— EXERCICES —
a: Citez l'extrait choisi en commençant par « Au temps des » et en continuant jusqu'à « réussite superbement illustrée. ».
b: Répondez aux questions suivantes d'après l'extrait choisi.
(i) Combien de pages dure l'excursion préhistorique ?
(ii) À propos du livre sur les Anciens Égyptiens, sur quoi l'ouvrage ne dit-il à peu près rien ?
(iii) De quel peuple l'alphabet sert-il de base à beaucoup de langues du bassin méditerranéen ?

— EXTRAIT CHOISI —
—————
Alors qu’on s’attend à de la protohistoire ou aux balbutiements de l’histoire, on démarre avec des hommes préhistoriques qui taillent des silex, ce qui est hors sujet. L’excursion préhistorique dure une vingtaine de pages, soit presque la moitié du bouquin, sans qu’on ait de la civilisation à se mettre sous la dent. Ensuite, ça part dans tous les sens : Turquie, Scandinavie, Chine (mais rien sur le reste de l’Asie), Égypte (mais rien sur le reste de l’Afrique), Crétois, Grecs, Étrusques, et c’est fini sans un mot sur la Mésopotamie (pourtant considéré comme un des berceaux de la civilisation), les Phéniciens (dont l’alphabet sert de base à beaucoup de langues du bassin méditerranéen) ou encore le continent américain (pas encore découvert par Colomb mais qui existait déjà).
Donc pas inintéressant dans ce qu’il raconte mais on aurait aimé comprendre ce qui motive les choix de l’auteur qui semblent dépourvus de sens livrés en l’état.
Au temps des Anciens Égyptiens
Pierre Miquel
S’il y a bien un bouquin qui porte bien le nom de la collection, c’est celui-ci. Les Égyptiens au quotidien, dans leur vie de tous les jours aux champs, dans les temples, sur les chantiers de constructions, agenouillés devant la toute-puissance du pharaon, en vadrouille sur le Nil ou en plein désert ou en route vers leur dernière demeure… et à peu près rien sur l’histoire événementielle de l’Égypte. Qualité et défaut de cette collection qui ne s’encombre pas trop de chronologie mais colle au plus près des réalités pratiques de son sujet. En tout cas, pour l’aspect vie privée, c’est une réussite superbement illustrée.
Au temps de la Grèce ancienne
Pierre Miquel
Histoire de l’armée grecque
Peter Connolly
Voir les chroniques sur la Grèce.
—————
— DONNÉES FOURNIES —

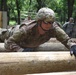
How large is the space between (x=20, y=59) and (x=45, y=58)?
1.06 feet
—————
— CORRIGÉ —
a:
Au temps des Anciens Égyptiens
Pierre Miquel
S’il y a bien un bouquin qui porte bien le nom de la collection, c’est celui-ci. Les Égyptiens au quotidien, dans leur vie de tous les jours aux champs, dans les temples, sur les chantiers de constructions, agenouillés devant la toute-puissance du pharaon, en vadrouille sur le Nil ou en plein désert ou en route vers leur dernière demeure… et à peu près rien sur l’histoire événementielle de l’Égypte. Qualité et défaut de cette collection qui ne s’encombre pas trop de chronologie mais colle au plus près des réalités pratiques de son sujet. En tout cas, pour l’aspect vie privée, c’est une réussite superbement illustrée.

b:
(i) Une vingtaine de pages.
(ii) Sur l'histoire événementielle de l'Égypte.
(iii) Des Phéniciens.